#### Texte de référence ####

L’un des héritages d’une vie antérieure – celle de bouquiniste – est une collection complète de la revue Planète. A la recherche d’un sujet sur les minéraux je viens de passer quelques jours à feuilleter les 41 numéros et de la première mouture (de 1961 à 1968) et quelques numéros de la seconde (de 1968 à 1971). J’en ressors partagé sur la qualité du contenu, mais content d’avoir conservé ce précieux témoignage d’une époque étonnante, où l’on conjuguait allègrement science et ésotérisme, sociologie et science-fiction, politique et religion.

planeteUne époque où l’on n’avait surtout pas peur de secouer le cocotier intellectuel, de braver l’académisme ambiant. Le politiquement, le scientifiquement correct étaient beaucoup moins de mise qu’il ne le sont aujourd’hui, où le premier climato-sceptique venu est immédiatement brûlé sur la place publique, comme si le scepticisme était devenu une tare. On trouve aussi bien dans Planète des travaux soviétiques sur la télépathie que des théories iconoclastes de chercheurs américains, à l’image de celles Marshall Mac Luhan, reconnu depuis lors comme l’un des grands théoriciens de l’évolution des médias, l’inventeur du village planétaire : “Le medium, c’est le message… Notre révolution culturelle, c’est l’alphabet plus l’électricité.

#### Données fournies ####

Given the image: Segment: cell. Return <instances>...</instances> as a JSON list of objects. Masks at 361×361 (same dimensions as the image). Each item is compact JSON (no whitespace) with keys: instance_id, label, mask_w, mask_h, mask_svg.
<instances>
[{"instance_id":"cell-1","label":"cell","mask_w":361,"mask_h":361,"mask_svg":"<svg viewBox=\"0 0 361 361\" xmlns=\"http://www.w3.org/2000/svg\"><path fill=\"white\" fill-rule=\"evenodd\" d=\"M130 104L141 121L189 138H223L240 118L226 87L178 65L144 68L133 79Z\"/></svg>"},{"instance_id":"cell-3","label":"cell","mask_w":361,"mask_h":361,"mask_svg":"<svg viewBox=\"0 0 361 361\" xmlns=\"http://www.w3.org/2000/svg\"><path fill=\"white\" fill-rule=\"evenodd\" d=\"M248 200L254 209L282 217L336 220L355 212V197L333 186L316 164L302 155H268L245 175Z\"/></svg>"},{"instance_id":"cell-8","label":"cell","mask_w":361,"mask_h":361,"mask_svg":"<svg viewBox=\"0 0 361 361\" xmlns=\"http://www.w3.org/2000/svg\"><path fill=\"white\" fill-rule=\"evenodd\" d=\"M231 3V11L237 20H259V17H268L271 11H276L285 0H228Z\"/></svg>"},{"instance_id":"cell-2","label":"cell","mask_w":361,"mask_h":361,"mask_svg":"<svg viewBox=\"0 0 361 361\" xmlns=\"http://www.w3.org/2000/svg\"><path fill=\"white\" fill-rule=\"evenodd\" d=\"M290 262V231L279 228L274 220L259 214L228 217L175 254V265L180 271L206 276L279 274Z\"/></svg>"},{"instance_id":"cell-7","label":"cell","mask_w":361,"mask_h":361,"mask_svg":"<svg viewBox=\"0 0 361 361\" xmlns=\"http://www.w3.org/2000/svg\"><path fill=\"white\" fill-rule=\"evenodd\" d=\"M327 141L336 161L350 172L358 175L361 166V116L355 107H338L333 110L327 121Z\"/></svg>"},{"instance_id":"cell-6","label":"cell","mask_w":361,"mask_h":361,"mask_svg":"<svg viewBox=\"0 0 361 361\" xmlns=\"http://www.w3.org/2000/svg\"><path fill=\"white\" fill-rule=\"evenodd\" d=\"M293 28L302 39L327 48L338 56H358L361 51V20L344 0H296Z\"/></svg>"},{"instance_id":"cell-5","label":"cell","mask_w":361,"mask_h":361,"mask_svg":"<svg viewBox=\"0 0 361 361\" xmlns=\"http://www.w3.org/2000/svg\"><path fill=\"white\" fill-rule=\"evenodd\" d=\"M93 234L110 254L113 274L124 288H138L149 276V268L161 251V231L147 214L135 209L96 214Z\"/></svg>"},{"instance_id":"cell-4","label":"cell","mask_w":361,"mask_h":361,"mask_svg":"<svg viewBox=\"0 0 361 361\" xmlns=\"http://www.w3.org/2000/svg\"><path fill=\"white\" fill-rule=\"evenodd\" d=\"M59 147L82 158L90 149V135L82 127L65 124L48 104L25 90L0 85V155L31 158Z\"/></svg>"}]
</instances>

####

*Exercice court 1:* Dans le texte sur la revue Planète, qui est présenté comme l’inventeur du village planétaire ?
*Exercice court 2:* Résumez le texte sur la revue Planète en deux phrases, s’il vous plaît.
Les données n’ont aucun lien avec le texte.

*Réponse attendue 1:* Marshall Mac Luhan.

*Réponse attendue 2:* Feuilletée à la recherche d’un sujet sur les minéraux, une collection complète de la revue Planète laisse un avis partagé sur la qualité de son contenu. Elle reste pourtant le précieux témoignage d’une époque qui mêlait science et ésotérisme, et qui bravait l’académisme en publiant aussi bien des travaux soviétiques sur la télépathie que des théories de chercheurs américains comme Marshall Mac Luhan.